= Required work =
Give every line below again, exactly.

[Data shown — start]

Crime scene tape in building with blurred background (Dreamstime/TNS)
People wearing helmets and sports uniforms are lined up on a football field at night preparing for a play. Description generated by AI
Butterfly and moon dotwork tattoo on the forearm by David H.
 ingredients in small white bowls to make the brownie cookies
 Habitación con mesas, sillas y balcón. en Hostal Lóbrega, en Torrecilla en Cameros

[Data shown — finish]

= Exercise solution =
Crime scene tape in building with blurred background (Dreamstime/TNS)
People wearing helmets and sports uniforms are lined up on a football field at night preparing for a play. Description generated by AI
Butterfly and moon dotwork tattoo on the forearm by David H.
 ingredients in small white bowls to make the brownie cookies
 Habitación con mesas, sillas y balcón. en Hostal Lóbrega, en Torrecilla en Cameros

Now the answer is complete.